Profil
Das Institut für Ur- und Frühgeschichte hat gemeinsam mit dem Institut für Kernphysik an der Universität zu Köln das Labor für Isotopenarchäologie gegründet und damit seine Expertise in den Bereichen der elementspezifischen niederenergetischen Isobarenunterdrückung für AMS sowie der beschleunigerbasierten Materialanalyse mittels PIXE und PIGE weiter ausgebaut.

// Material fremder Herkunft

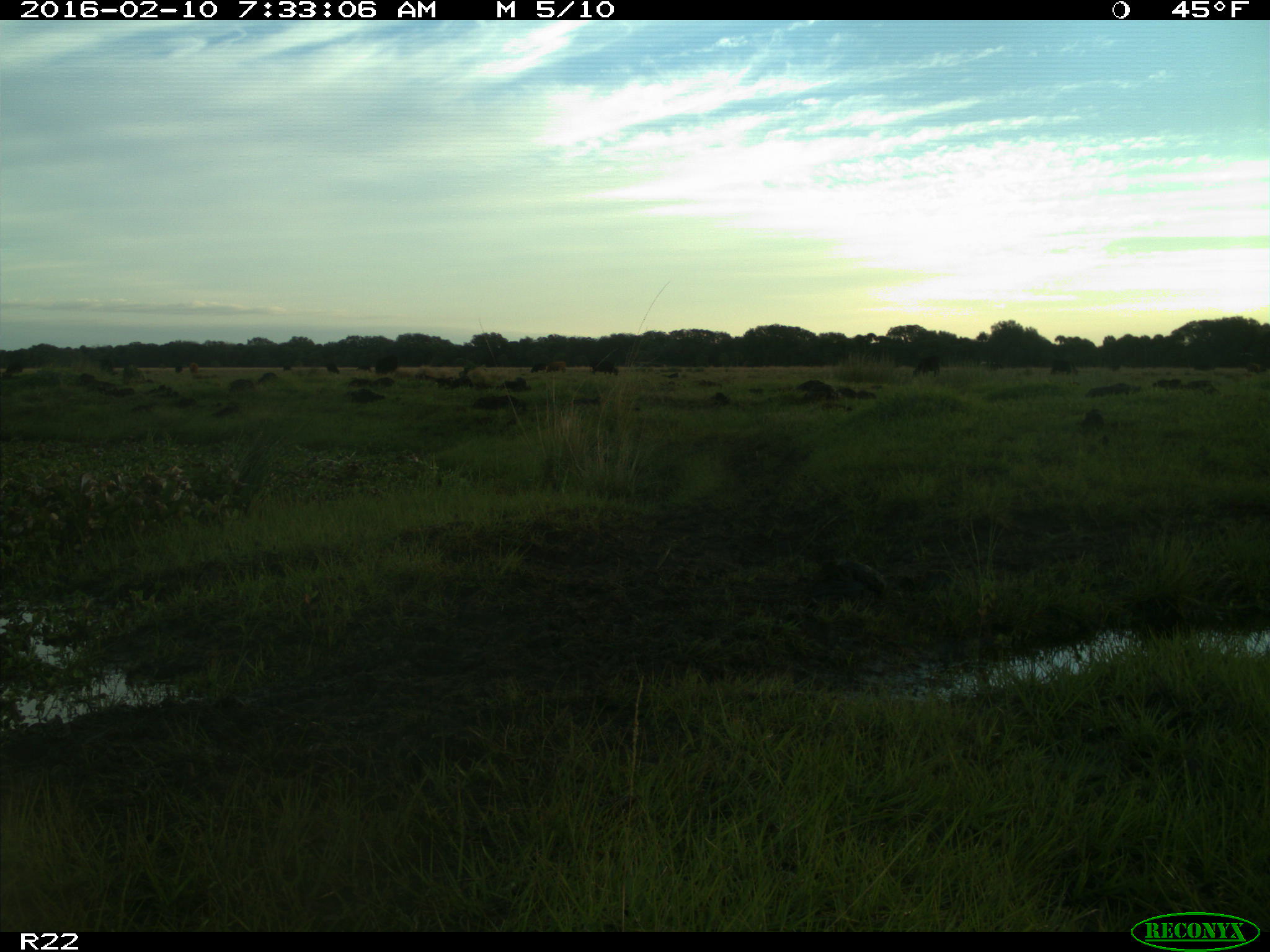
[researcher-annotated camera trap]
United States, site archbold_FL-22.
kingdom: Animalia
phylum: Chordata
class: Mammalia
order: Artiodactyla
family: Bovidae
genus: Bos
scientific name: Bos taurus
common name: domestic cow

Von großer Bedeutung für das Labor für Isotopenarchäologie ist die Entwicklung der Analyse langlebiger Radionuklide unter Einsatz des neuen Anion Laser Isobar Separators (ALIS) am Kölner 6-MV-AMS-System. Durch Isobarenunterdrückung mittels Photodetachment, stoßinduzierter Detachment-Prozesse in He-Puffergas sowie Ion-Molekül-Reaktionen ermöglicht dieses System verbesserte Expositions- und Überdeckungsdatierungen mit Radionukliden wie ²⁶Al, ³⁶Cl und ⁵³Mn. Ein neu installierter 940-nm-Diodenlaser mit einer Leistung von 21 W wird zur Isobarenunterdrückung von ⁵³Cr eingesetzt. Das hochautomatisierte System eröffnet zahlreiche neue Möglichkeiten für CologneAMS, darunter auch Anwendungen zur Umweltanalyse von ⁹⁰Sr im Kontext von nuklearer Sicherheit und Stilllegung, die derzeit im Rahmen des ReMade@ARI-Projekts „RENEW – Recycling of Environmental Nuclear Energy Waste“ untersucht werden.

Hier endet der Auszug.